I don’t want to be one of those old people who focuses on his infirmities. It will take vigilance: today I do.

mold age

many elders are at sea

oleo or e f g

dimmer mort conturbs at me

carborundum on withered flesh: a long day,
and the latest surprise guest is in the lumbar region,
driving pitons into vertebrae to climb the lower spine.

the wrongnesses have been like the plagues of egypt.
monday was spike-headache day, tuesday the closure of left nostril lane,
wednesday the night of the thousand urinations,
thursday noise sensitivity, friday eyeleak, and now
tiny adventurers are scaling the coccyx and points north.

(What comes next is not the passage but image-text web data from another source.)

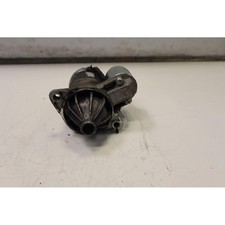 MOTORINO AVVIAMENTO PER GREAT WALL HOVER 5 (09-11) 2.4 16V BZ 4WD SUV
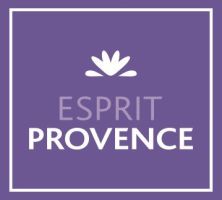 Esprit provence 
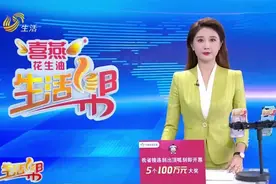 潍坊城投奥文公馆新房刚交付，地下室四根管道添烦恼图片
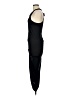 Silence and Noise Black Casual Dress Size M - photo 5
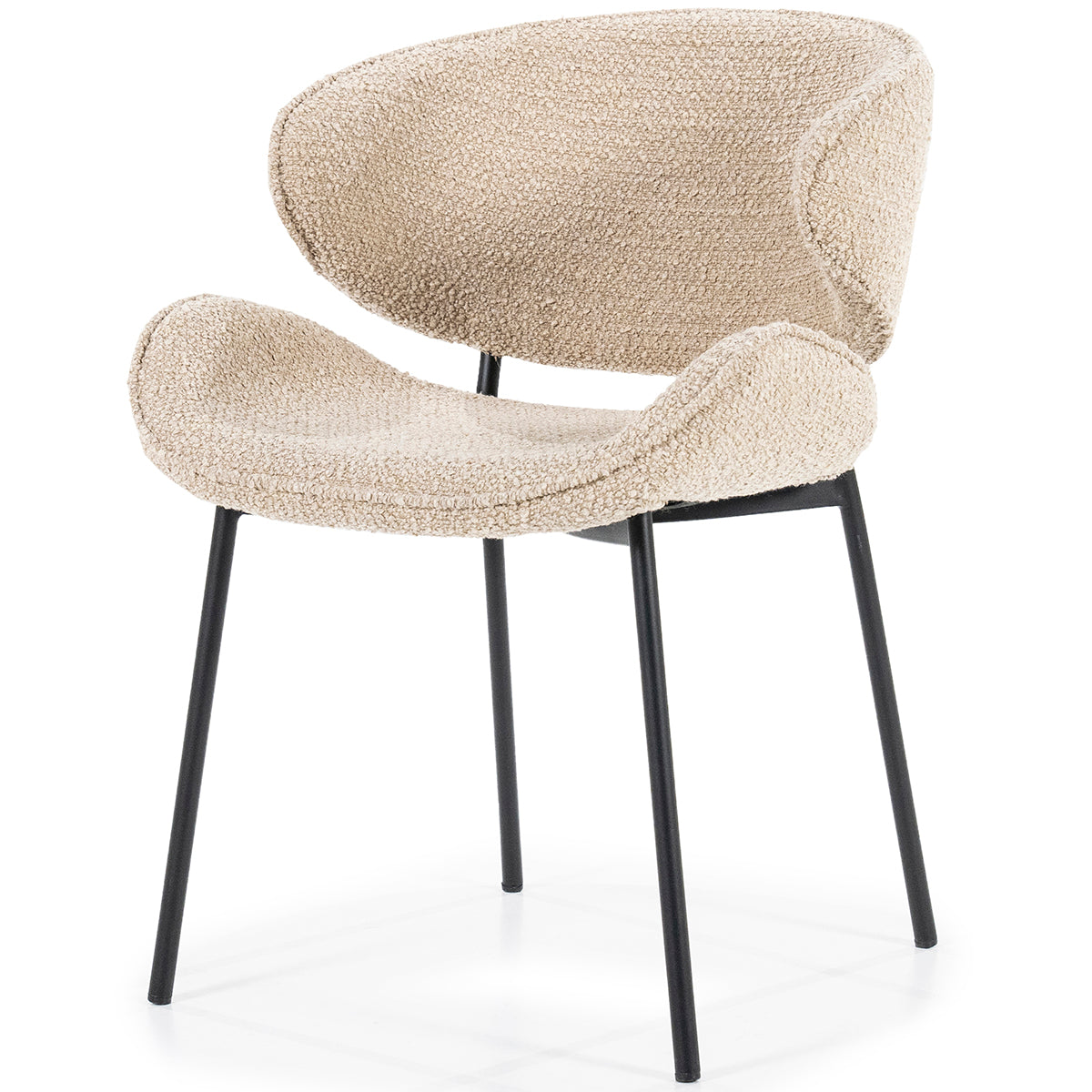 Tess Spark Chair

ah, but it is good to be alive.
ah, but it seems to be less good each day.
ah, but there is always a kiss or a good meal just around the corner . . .

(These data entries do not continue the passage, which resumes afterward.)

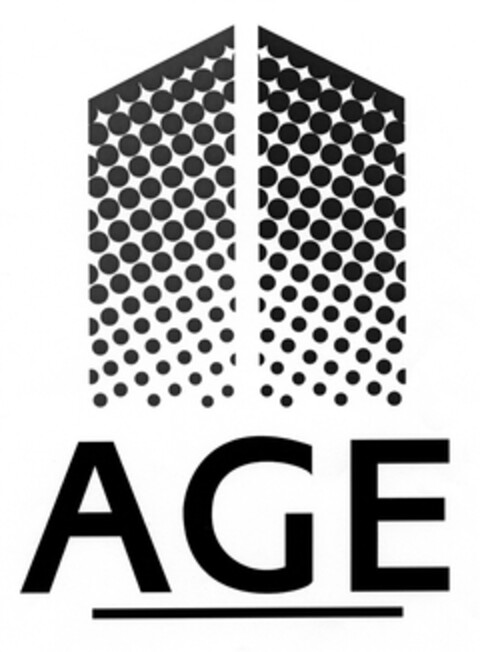 AGE Logo (DPMA, 24.07.2009)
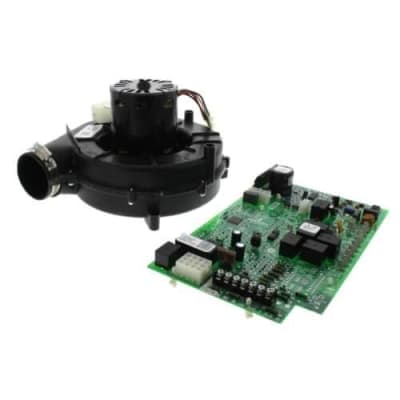 INGERSOLL RAND KIT16585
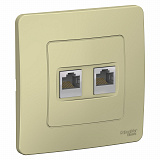 Systeme Electric: BLNIS045457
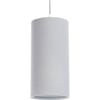 Gris Chanvre Avec Bas Beige Crème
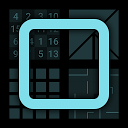 Make a Square - Puzzle Game 1.3.6 APK Baixar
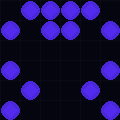 2.57.19.204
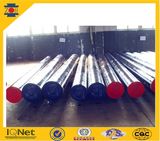 SAE Standard SAE1020+Cr, Good Quality Carbon Steel Bar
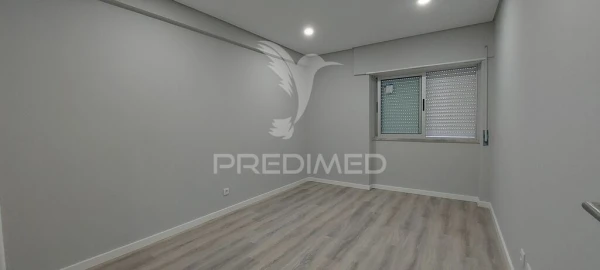 Apartamento T2 para Venda em Amora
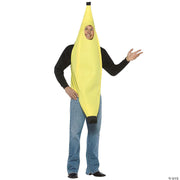 banana-costume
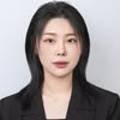 시아 헤어(Sia Hair)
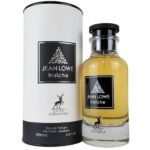 Jean Lowe Fraiche 100ML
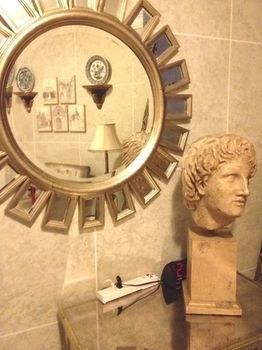 The Toscana Hotel Chicago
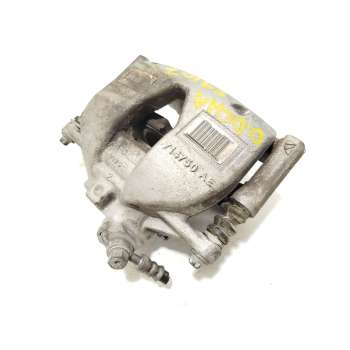 PINZA FRENO DELANTERA DERECHA 9845190480 1612372380 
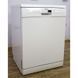 Посудомоечная машина Siemens SN25L200EU 38 000008683 фото 4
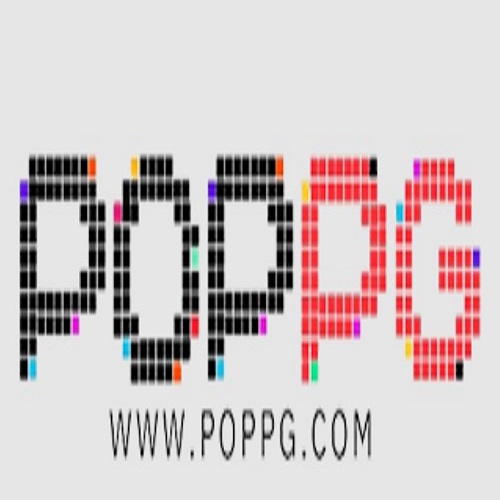 Avatar: poppgapp org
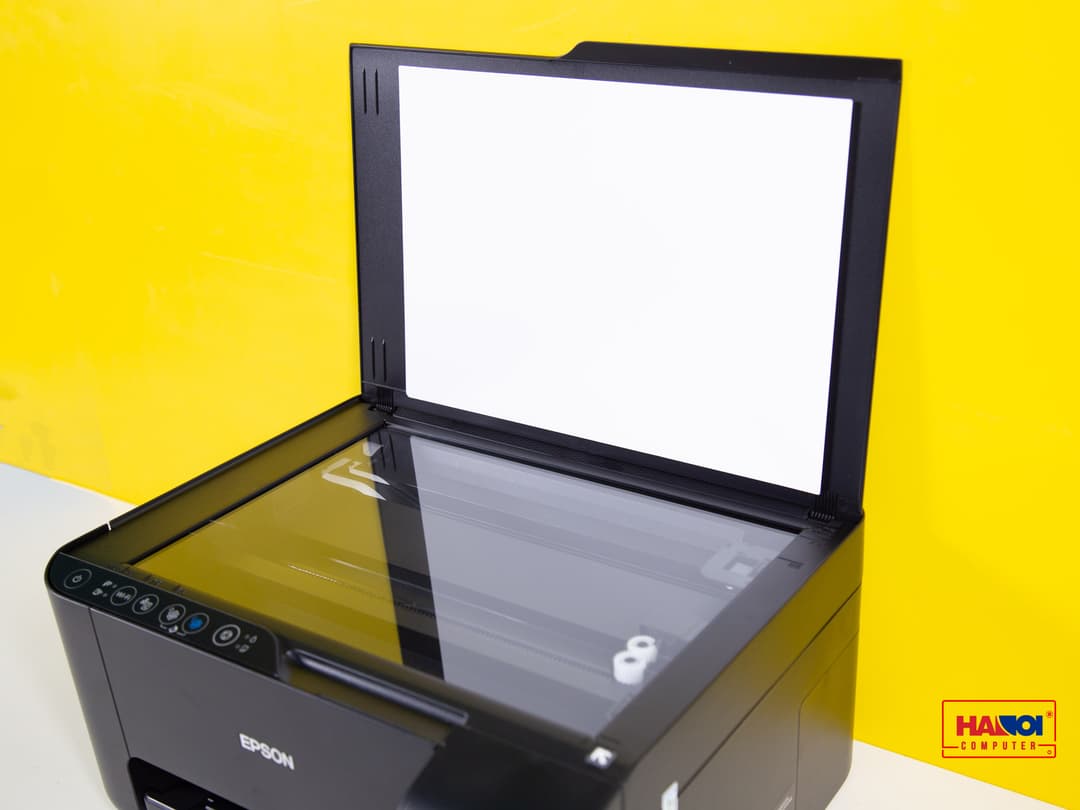 46663_may_in_epson_l3150_hnc__5_.jpg 6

childhood saw its maddening chickenpox, its horrible stomachaches,
its flesh-abrading spills and sprains.
in retrospect, it was old age prep:
this hurts. enjoy that the hurt will fade, since you are young.

the old man enjoys
oases of good and painless feeling,
and he hates whining, especially his own,
but sometimes the carborundum wins a fall.

001

done places, gone things

[Satan, to a newly arrived Chicagoan]
The trouble with you Chicago people is,
that you think you are the best people down here;
whereas you are merely the most numerous.
Mark Twain (“Pudd’nhead Wilson’s New Calendar”)

in our language of euphemism and shorthand,
first we get older and then we get old.
we go there and do that and get the t-shirt.
if we like it enough we go and do and get again.

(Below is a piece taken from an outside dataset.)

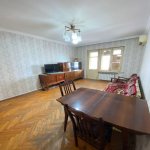 Kirayə (aylıq) 2 otaqlı Köhnə Tikili, Gənclik metrosu, Nərimanov rayonu 1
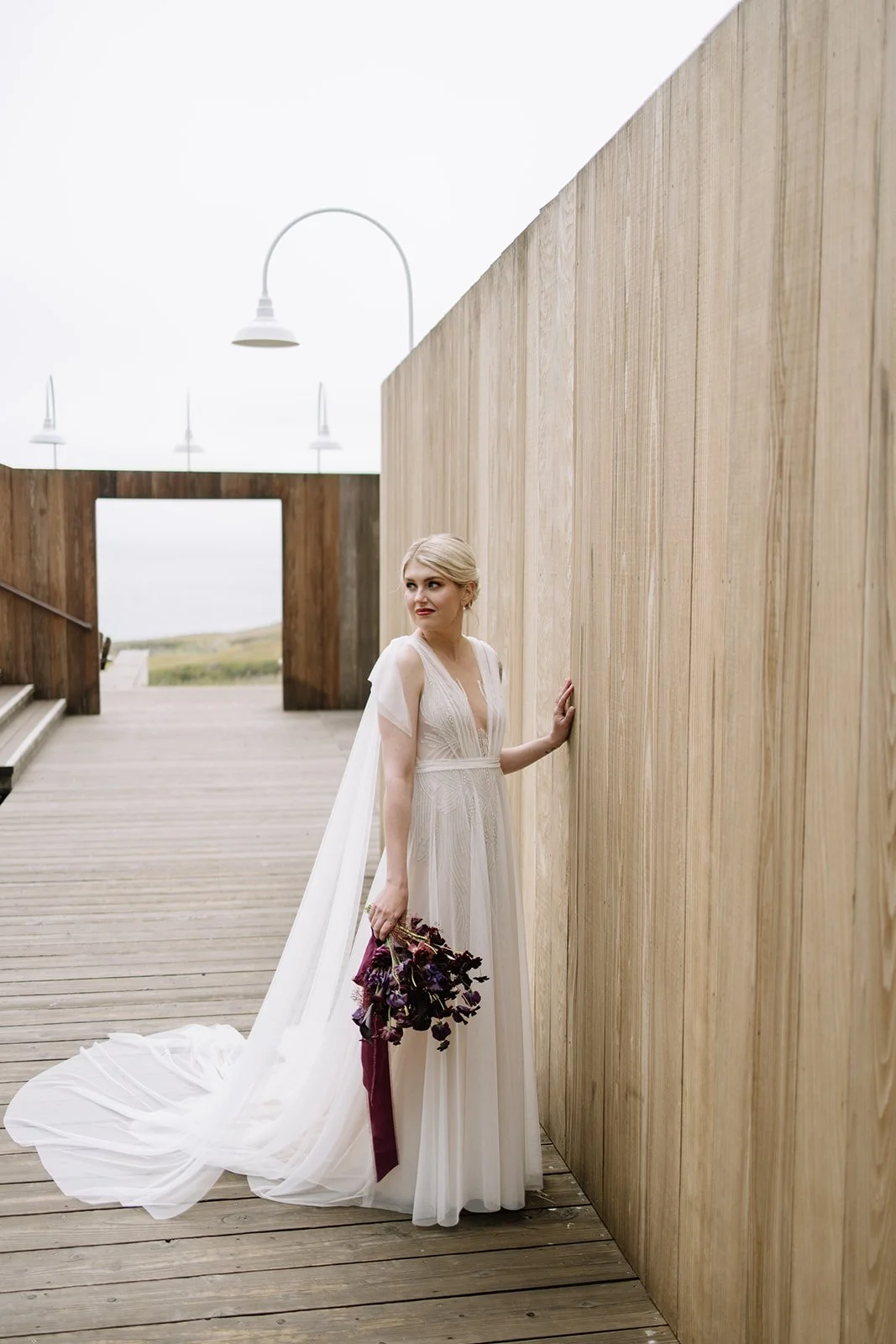 alyssa-david-43.jpg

when you’ve already been older and are heading for old,
life’s increasing limitations elbow their way in,
so you stroll along the strand rather than running tirelessly through it
on the way to something else,

or get quietly smashed instead of raising hell.
you turn in your young-person card
and start referring to young adults as “kids.”
in our language of euphemism and shorthand,

we “slow down” as we “get on”
though we tell ourselves “fifty is the new thirty”
and other nonsense,
and some of us take desperate measures:

doctors saw at the skin of our faces
or inject paralyzing toxin into it, or both,
and sometimes the masquerade works,
and sometimes it doesn’t.

we get offered “rewards” that are enticements
for the dispensation of our disposable and not-so-disposable cash.
we get mail about cremations and cruises
and we get fading music.

the cradle rocks and the grave is still.
in between, the speed limit will go from 75 to 15
and there’ll be a wiggly pointed line on a yellow background.
it is then that we find out what we’re made of.